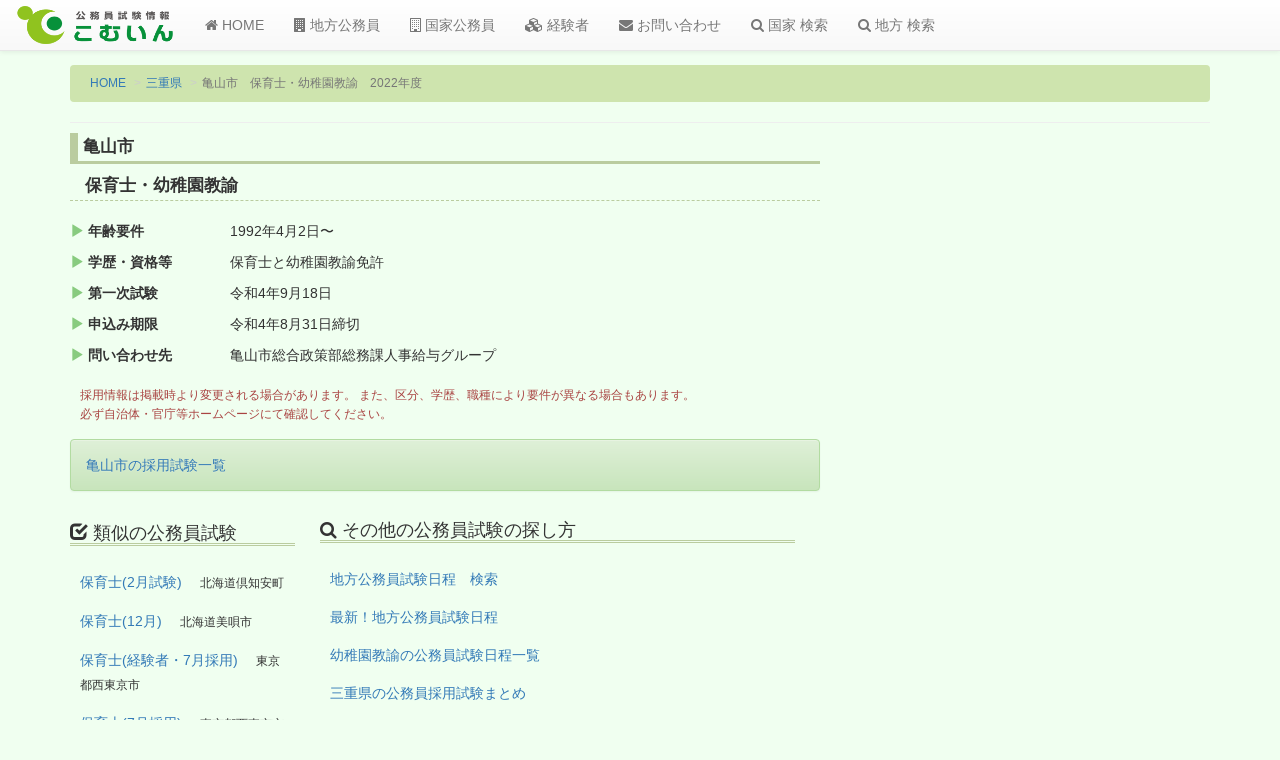

--- FILE ---
content_type: text/html; charset=utf-8
request_url: https://www.google.com/recaptcha/api2/aframe
body_size: 267
content:
<!DOCTYPE HTML><html><head><meta http-equiv="content-type" content="text/html; charset=UTF-8"></head><body><script nonce="yLXcFNEpiB9hV8uDafU-tQ">/** Anti-fraud and anti-abuse applications only. See google.com/recaptcha */ try{var clients={'sodar':'https://pagead2.googlesyndication.com/pagead/sodar?'};window.addEventListener("message",function(a){try{if(a.source===window.parent){var b=JSON.parse(a.data);var c=clients[b['id']];if(c){var d=document.createElement('img');d.src=c+b['params']+'&rc='+(localStorage.getItem("rc::a")?sessionStorage.getItem("rc::b"):"");window.document.body.appendChild(d);sessionStorage.setItem("rc::e",parseInt(sessionStorage.getItem("rc::e")||0)+1);localStorage.setItem("rc::h",'1769302042151');}}}catch(b){}});window.parent.postMessage("_grecaptcha_ready", "*");}catch(b){}</script></body></html>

-*-*-

- _TASK ITEM_:
Transcribe all of the records above exactly; no image should appear in what you write.

- _RESPONSE BOX_:
--- FILE ---
content_type: text/html; charset=utf-8
request_url: https://www.google.com/recaptcha/api2/aframe
body_size: 267
content:
<!DOCTYPE HTML><html><head><meta http-equiv="content-type" content="text/html; charset=UTF-8"></head><body><script nonce="yLXcFNEpiB9hV8uDafU-tQ">/** Anti-fraud and anti-abuse applications only. See google.com/recaptcha */ try{var clients={'sodar':'https://pagead2.googlesyndication.com/pagead/sodar?'};window.addEventListener("message",function(a){try{if(a.source===window.parent){var b=JSON.parse(a.data);var c=clients[b['id']];if(c){var d=document.createElement('img');d.src=c+b['params']+'&rc='+(localStorage.getItem("rc::a")?sessionStorage.getItem("rc::b"):"");window.document.body.appendChild(d);sessionStorage.setItem("rc::e",parseInt(sessionStorage.getItem("rc::e")||0)+1);localStorage.setItem("rc::h",'1769302042151');}}}catch(b){}});window.parent.postMessage("_grecaptcha_ready", "*");}catch(b){}</script></body></html>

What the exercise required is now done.